Setelah beberapa saat, Anya menarik diri. Ia menatap Rian dengan mata merah. "Kau benar, Rian. Aku salah. Tapi aku tidak akan menyerah. Aku akan belajar dari kesalahan ini. Aku akan membuka hatiku untuk kemungkinan lain."

Rian tersenyum. "Itu baru Anya yang kukenal."

Kemudian, Rian mengajak Anya keluar untuk makan siang. Mereka tertawa, bercanda, dan saling menggoda seperti biasa. Anya merasa sedikit lebih baik.

Saat mereka berjalan kembali ke kantor, Anya menyadari sesuatu yang baru. Ia menyadari bahwa selama ini, ia terlalu sibuk mencari cinta di tempat yang salah. Ia terlalu fokus pada algoritma dan prediksi, sehingga ia lupa untuk melihat orang-orang di sekitarnya.

Ia menatap Rian, sahabatnya yang selalu ada untuknya. Ia melihat kebaikan di matanya, kehangatan dalam senyumnya, dan ketulusan dalam setiap tindakannya.

Anya menyadari bahwa mungkin, cinta sejati tidak perlu dicari dengan rumus dan prediksi. Mungkin, cinta sejati sudah ada di dekatnya selama ini, hanya saja ia terlalu buta untuk melihatnya.
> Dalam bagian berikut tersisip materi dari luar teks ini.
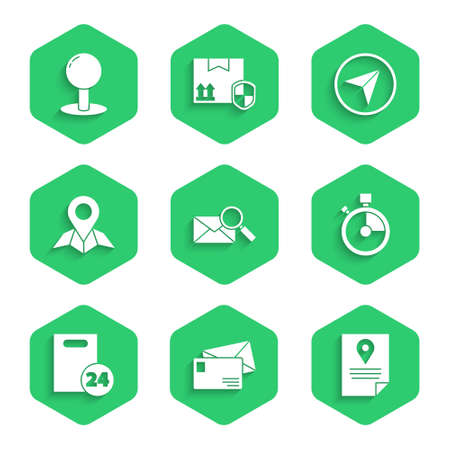 24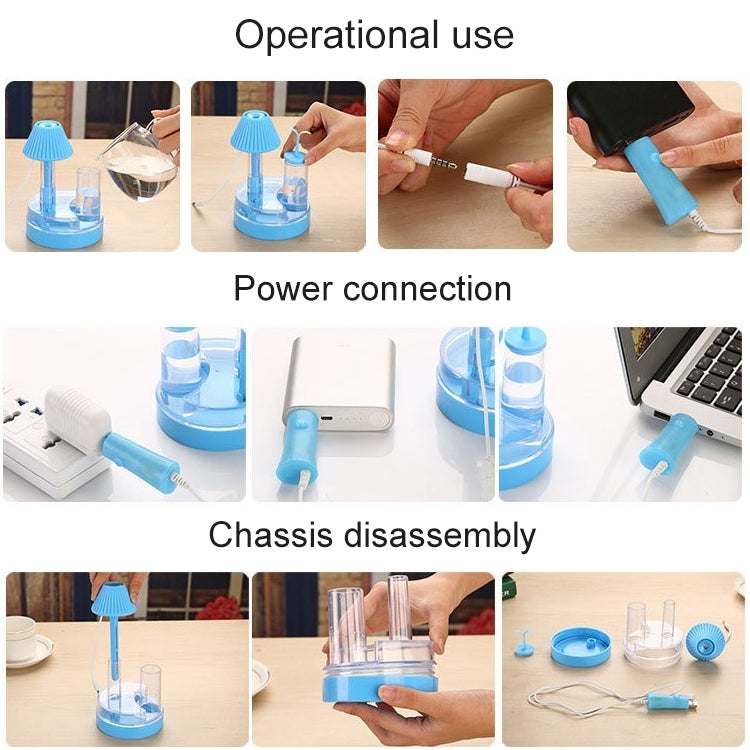 Operational use

Power connection

Chassis disassembly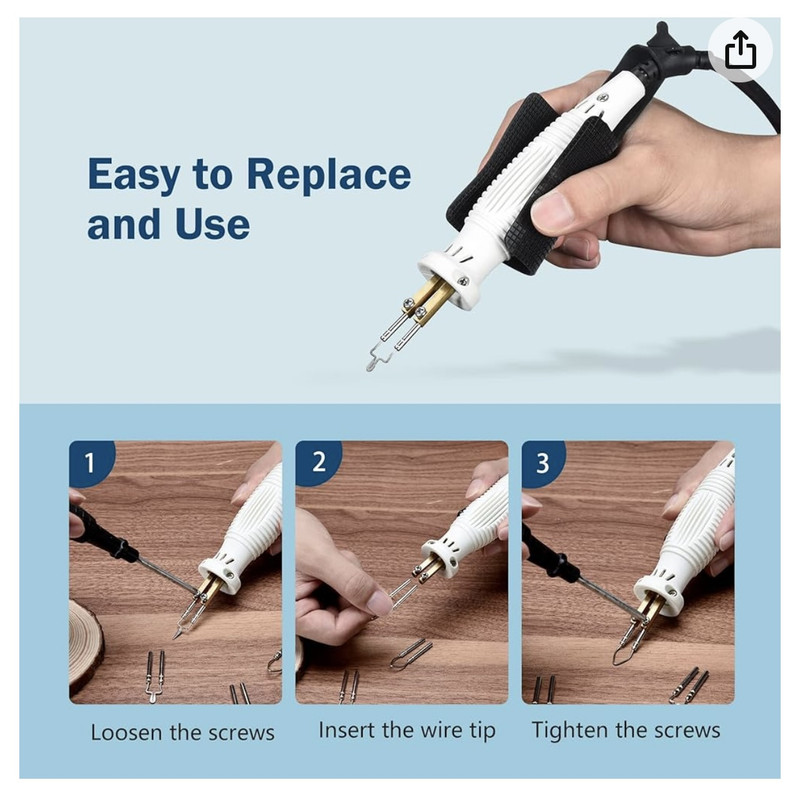 Easy to Replace and Use

1

Loosen the screws

2

Insert the wire tip

3

Tighten the screws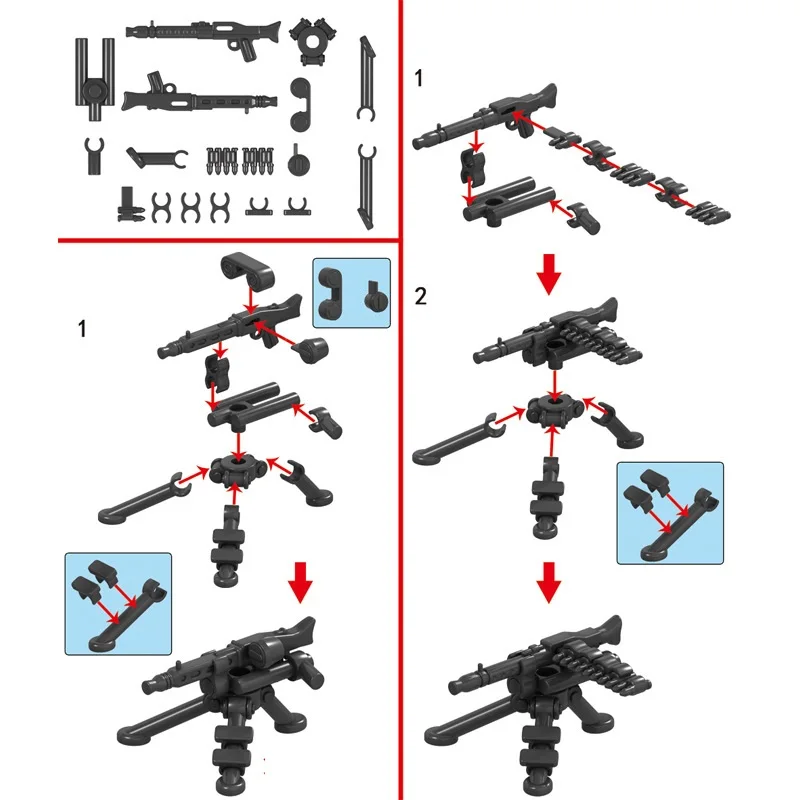 1

1

2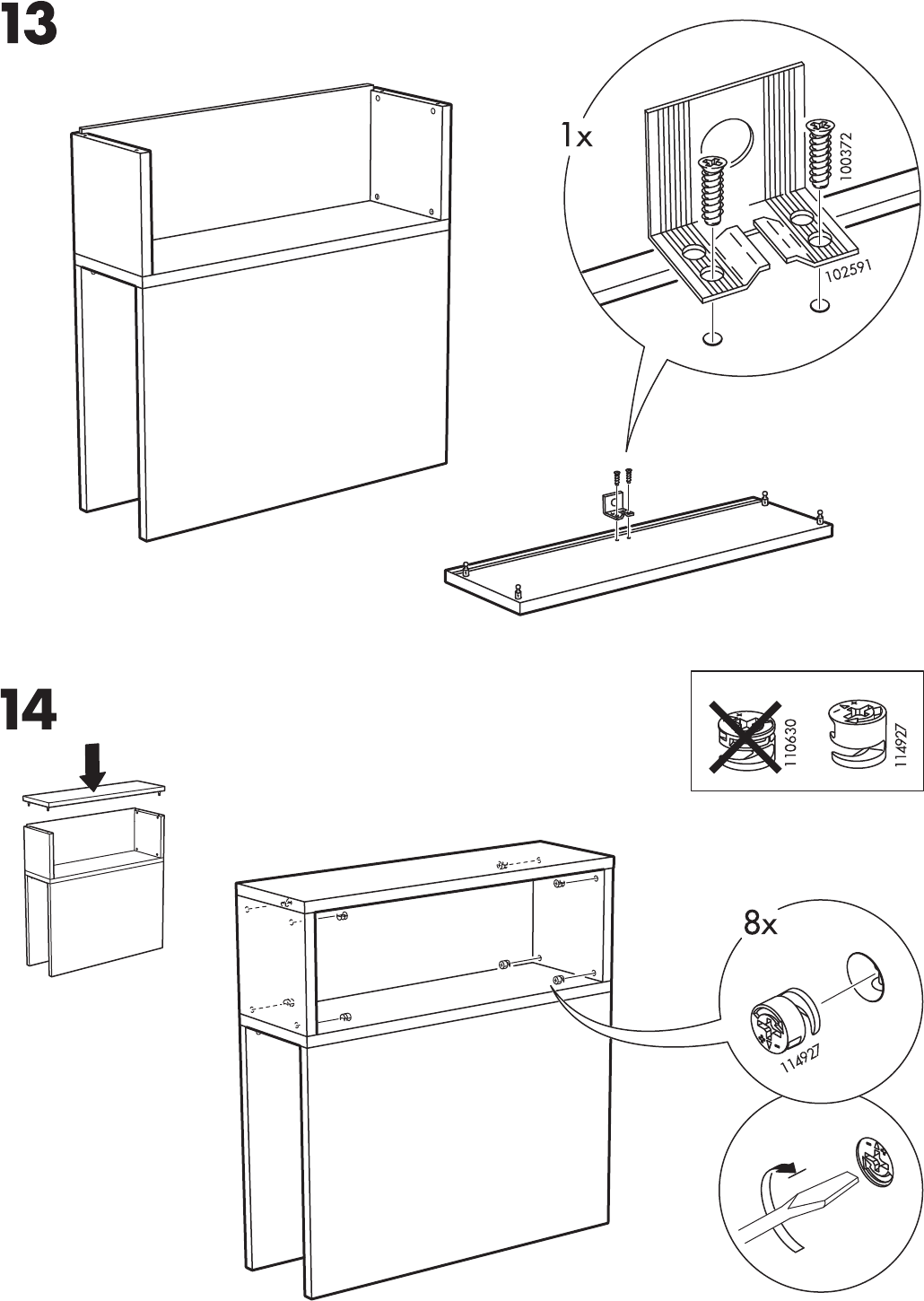 13

1x

100372

102591

14

110630

114927

8x

114927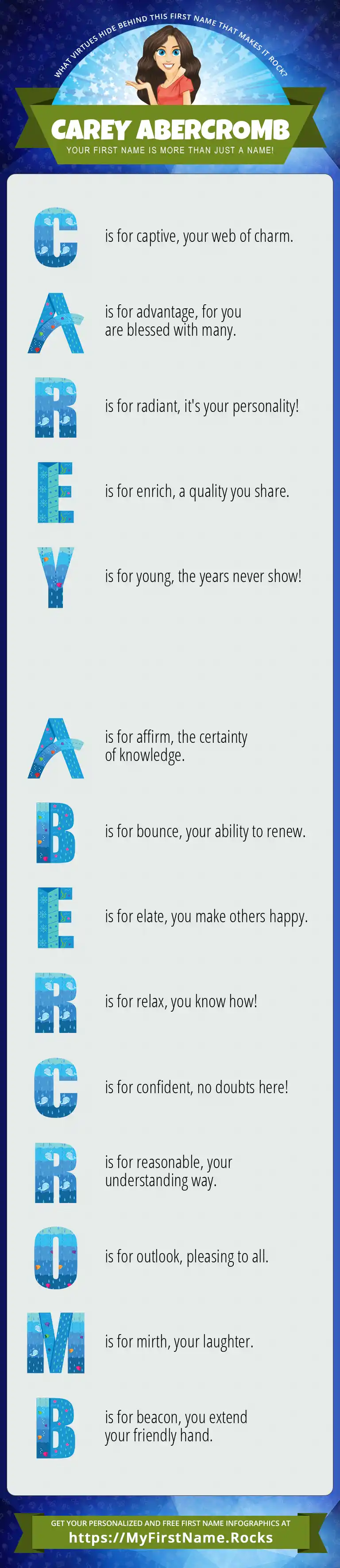 WHAT VIRTUES HIDE BEHIND THIS FIRST NAME THAT MAKES IT ROCK?

CAREY ABERCROMB

YOUR FIRST NAME IS MORE THAN JUST A NAME!

C is for captive, your web of charm.

A is for advantage, for you are blessed with many.

R is for radiant, it's your personality!

E is for enrich, a quality you share.

Y is for young, the years never show!

A is for affirm, the certainty of knowledge.

B is for bounce, your ability to renew.

E is for elate, you make others happy.

R is for relax, you know how!

C is for confident, no doubts here!

R is for reasonable, your understanding way.

O is for outlook, pleasing to all.

M is for mirth, your laughter.

B is for beacon, you extend your friendly hand.

GET YOUR PERSONALIZED AND FREE FIRST NAME INFOGRAPHICS AT

https://MyFirstName.Rocks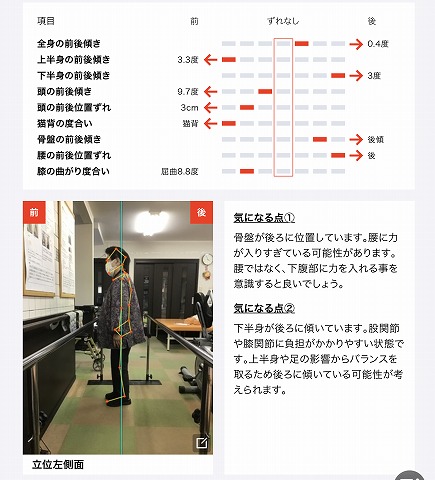 | 項目 | 前 | ずれなし | 後 |
|---|---|---|---|
| 全身の前後傾き | | | 0.4度 |
| 上半身の前後傾き | 3.3度 | | |
| 下半身の前後傾き | | | 3度 |
| 頭の前後傾き | 9.7度 | | |
| 頭の前後位置ずれ | 3cm | | |
| 猫背の度合い | 猫背 | | |
| 骨盤の前後傾き | | | 後傾 |
| 腰の前後位置ずれ | | | 後 |
| 膝の曲がり度合い | 屈曲8.8度 | | |

前

後

立位左側面

気になる点①

骨盤が後ろに位置しています。腰に力が入りすぎている可能性があります。腰ではなく、下腹部に力を入れる事を意識すると良いでしょう。

気になる点②

下半身が後ろに傾いています。股関節や膝関節に負担がかかりやすい状態です。上半身や足の影響からバランスを取るため後ろに傾いている可能性が考えられます。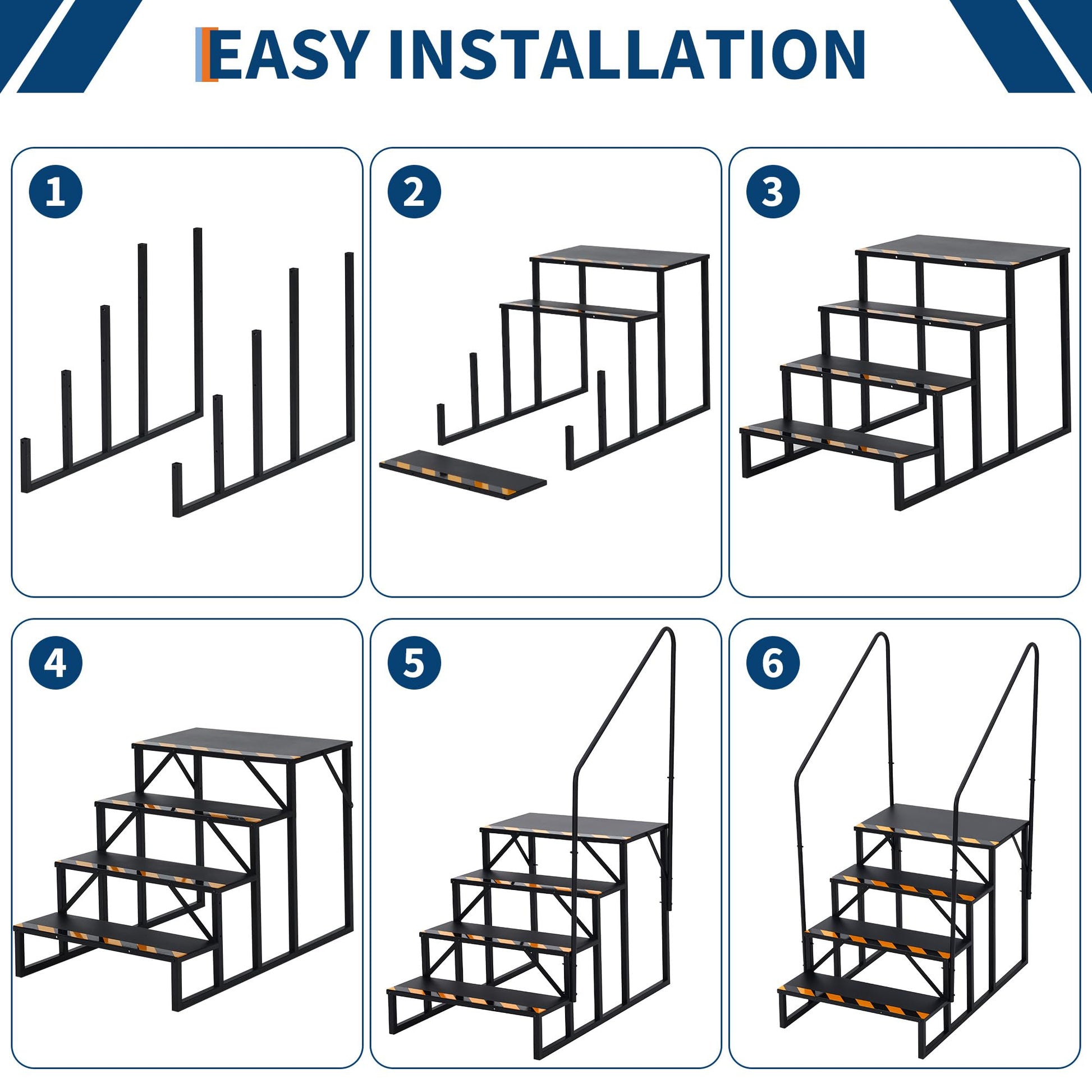 EASY INSTALLATION

1

2

3

4

5

6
Ia tersenyum pada Rian. "Terima kasih, Rian. Kau selalu ada untukku."

Rian membalas senyum Anya. "Tentu saja, Anya. Aku akan selalu ada untukmu."

Saat itu, Anya tahu bahwa 'Quantum Leap of Love' telah gagal sebagai aplikasi kencan, tetapi ia telah berhasil mengajarinya pelajaran yang berharga. Ia telah belajar bahwa cinta sejati tidak bisa ditemukan dengan algoritma, tetapi dengan membuka hati dan melihat orang-orang di sekitarnya. Dan mungkin, hanya mungkin, cinta sejati sudah ada di dekatnya selama ini. Ia hanya perlu mengambil lompatan kuantum untuk menyadarinya.